Polda NTB Pantau Stabilitas Pasokan Pangan Ramadhan

id HARGA SEMBAKO RAMADHAN

Kalau seandainya terjadi kelangkaan, sehingga menyebabkan harga naik, tentunya Polri akan bekerja, mencari apa penyebabnya, apakah ada permainan dagang atau ada oknum yang sengaja menimbunnya
Mataram (Antara NTB) - Jajaran Kepolisian Daerah Nusa Tenggara Barat terus memantau stabilitas harga maupun pasokan bahan pangan yang dibutuhkan masyarakat setempat selama Ramadhan 1438 Hijriah atau sejak menyongsong Lebaran 2017.

Kapolda NTB Brigjen Pol Firli mengatakan, dalam memantau stabilitas harga maupun pasokan bahan pangan, pihaknya telah membangun sinergitas dengan instansi terkait yang secara khusus bertugas menangani masalah tersebut.

"Yang pasti satgas pangan polda bukan bekerja sendiri, tetapi bergandengan dengan dinas perdagangan, dinas perindustrian, bulog, karena pasokan, suplai, mereka yang tahu," kata Firli di Mataram, Selasa.

Dengan adanya sinergitas ini, lanjutnya, akan memudahkan Polri dalam memantau stabilitas harga maupun pasokan bahan pangan yang dibutuhkan masyarakat, khususnya selama bulan puasa Ramadhan ini.

"Kalau seandainya terjadi kelangkaan, sehingga menyebabkan harga naik, tentunya Polri akan bekerja, mencari apa penyebabnya, apakah ada permainan dagang atau ada oknum yang sengaja menimbunnya," ucap mantan Wakapolda Jawa Tengah itu.

Namun sejauh ini, berdasarkan keterangan dari Dinas Perdagangan NTB, Firli menyebutkan bahwa stok bahan pangan setempat masih terbilang aman, bahkan jauh melebihi kebutuhan masyarakat pada bulan ini.

"Apalagi beras, beras itu dilaporkan untuk enam bulan ke depan masih cukup, dan sekarang pun kita masih panen," ujarnya.

Begitu juga dengan pasokan sembako lainnya, seperti gula, tepung terigu, minyak goreng, dikatakannya masih lebih dari cukup.

Sama halnya dengan pasokan cabai, tomat, bawang merah dan bawang putih, dikatakan bahwa stoknya masih tergolong aman.

Namun penjelasan yang dipaparkan Kapolda NTB ini nampaknya berbeda dengan temuan Satgas Pangan Bareskrim Polri bersama tim dari Kementerian Pertanian saat menjelang Ramadhan.
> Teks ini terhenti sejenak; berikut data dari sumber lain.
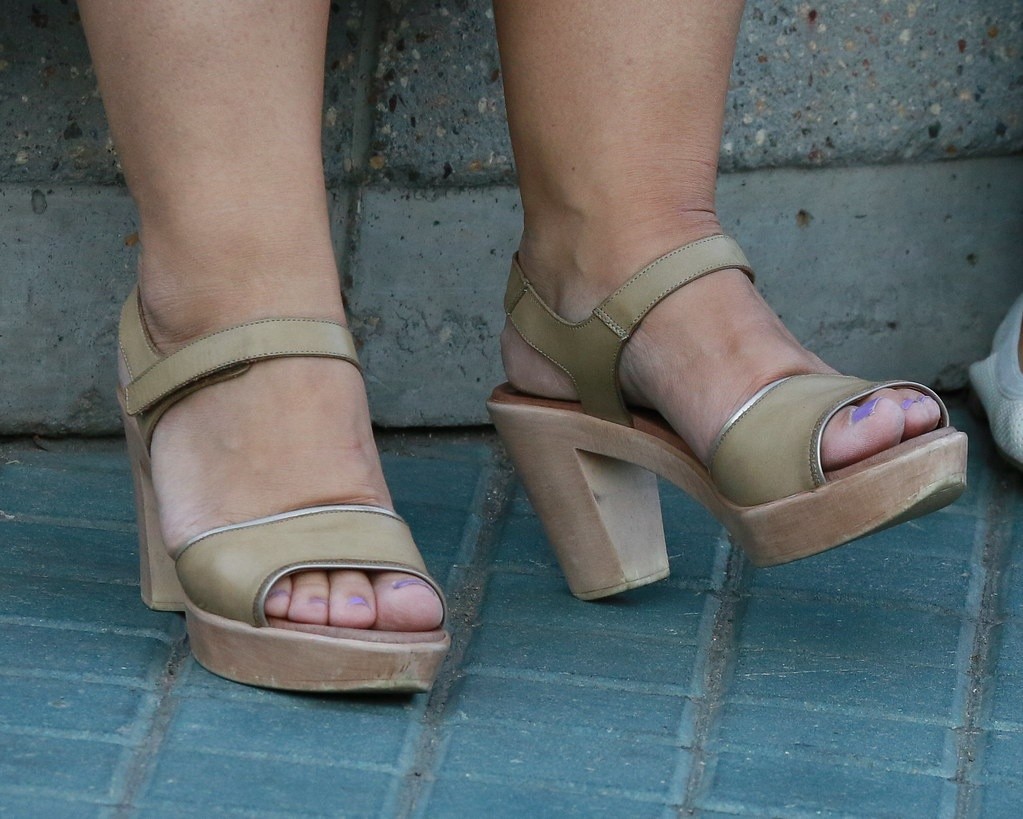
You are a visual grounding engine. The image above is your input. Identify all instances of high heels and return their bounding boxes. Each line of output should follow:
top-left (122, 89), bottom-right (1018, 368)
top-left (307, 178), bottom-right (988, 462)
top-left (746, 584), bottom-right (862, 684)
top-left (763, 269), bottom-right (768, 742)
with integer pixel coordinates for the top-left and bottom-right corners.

Tim gabungan dari pusat ini turun lapangan untuk mengecek harga cabai rawit merah yang terbilang cukup mahal.

Hal itu pun terbukti, dari hasil cek lapangan di lima pasar induk yang ada di Lombok, harga cabai rawit merah berkisar Rp55 ribu-Rp65 ribu per kilogram.

Padahal, berdasarkan hasil cek harga di tingkat petani cabai, harga per kilogram berkisar Rp17 ribu-Rp18 ribu.
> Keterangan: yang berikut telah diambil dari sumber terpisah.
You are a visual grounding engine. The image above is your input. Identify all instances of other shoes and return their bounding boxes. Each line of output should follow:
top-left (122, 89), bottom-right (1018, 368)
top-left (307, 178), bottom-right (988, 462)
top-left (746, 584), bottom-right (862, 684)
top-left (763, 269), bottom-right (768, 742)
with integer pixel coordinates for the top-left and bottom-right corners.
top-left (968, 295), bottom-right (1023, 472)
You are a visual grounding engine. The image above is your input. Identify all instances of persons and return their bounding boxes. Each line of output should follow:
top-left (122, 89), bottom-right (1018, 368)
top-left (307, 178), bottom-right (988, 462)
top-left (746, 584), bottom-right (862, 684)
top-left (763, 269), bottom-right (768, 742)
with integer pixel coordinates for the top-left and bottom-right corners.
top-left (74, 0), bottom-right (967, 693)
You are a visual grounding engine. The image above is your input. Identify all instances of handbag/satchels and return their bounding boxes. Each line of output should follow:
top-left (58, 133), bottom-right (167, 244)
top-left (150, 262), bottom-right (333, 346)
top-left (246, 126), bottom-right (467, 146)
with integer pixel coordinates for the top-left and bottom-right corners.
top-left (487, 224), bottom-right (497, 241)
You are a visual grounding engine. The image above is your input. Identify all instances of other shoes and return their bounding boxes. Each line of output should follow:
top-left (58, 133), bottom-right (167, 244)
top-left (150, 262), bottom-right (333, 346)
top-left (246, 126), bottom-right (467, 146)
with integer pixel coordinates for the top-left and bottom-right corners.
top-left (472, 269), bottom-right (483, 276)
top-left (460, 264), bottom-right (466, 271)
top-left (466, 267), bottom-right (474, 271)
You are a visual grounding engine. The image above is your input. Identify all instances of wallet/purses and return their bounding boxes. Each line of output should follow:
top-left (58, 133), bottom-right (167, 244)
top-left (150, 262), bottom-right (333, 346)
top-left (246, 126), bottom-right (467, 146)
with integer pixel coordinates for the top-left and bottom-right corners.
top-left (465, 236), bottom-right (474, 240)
Karena itu, tim gabungan kemudian memeriksa enam pengepul yang ada di Lombok. Bahkan menurut kabar yang beredar, tiga di antara pengepul telah digiring ke Jakarta untuk menjalani proses pemeriksaan lanjutan.

Atensi pusat terhadap komoditas produk bahan pangan yang sudah menjadi kebutuhan pokok masyarakat ini dikarenakan Lombok dilihat sebagai sentra produksi cabai rawit merah terbaik skala nasional.
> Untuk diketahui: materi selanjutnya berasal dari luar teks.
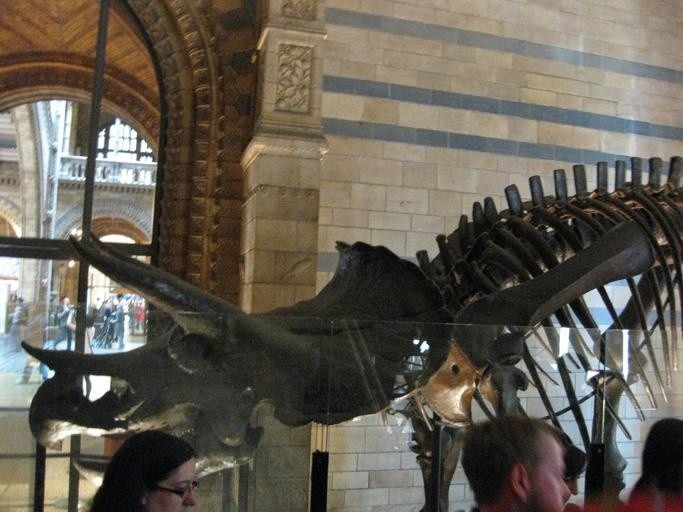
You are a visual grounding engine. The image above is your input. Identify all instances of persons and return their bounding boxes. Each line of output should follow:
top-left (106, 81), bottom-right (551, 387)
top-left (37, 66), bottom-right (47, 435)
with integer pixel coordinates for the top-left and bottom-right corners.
top-left (461, 414), bottom-right (572, 512)
top-left (628, 416), bottom-right (683, 511)
top-left (86, 430), bottom-right (200, 511)
top-left (3, 291), bottom-right (146, 384)
top-left (558, 431), bottom-right (586, 511)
Bahkan hebatnya lagi, pasaran cabai rawit merah produksi Lombok telah menjadi komoditas unggulan di Pasar Induk Kramatjati, Jakarta Timur.

Terkait dengan hal temuan tersebut, Firli melihatnya sebagai hal yang wajar jika terjadi peningkatan harga di kalangan pedagang pasar induk.

"Tidak ada petani yang dari gunung langsung menjualnya di pasar, itu tidak ada, pasti akan ada dari petani pengumpul dulu ke pedagang di desa, pedagang desa menghimpun lagi sampai ke pasar induk, itu prosesnya, makanya ada peningkatan harga," kata pria yang pernah menjabat sebagai ajudan Wakil Presiden Boediono ini.

Dengan adanya kegiatan ini, apakah Polda NTB ikut terlibat dalam memantau stabilitas harga dan pasokan cabai rawit merah di pasaran, Firli mengatakan bahwa kegiatan itu murni kerja tim dari pusat, pihaknya tidak terlibat.

"Prosesnya langsung ditindaklanjuti oleh Mabes, itu tim sendiri dari pusat, bukan dari polda," ujarnya. (*)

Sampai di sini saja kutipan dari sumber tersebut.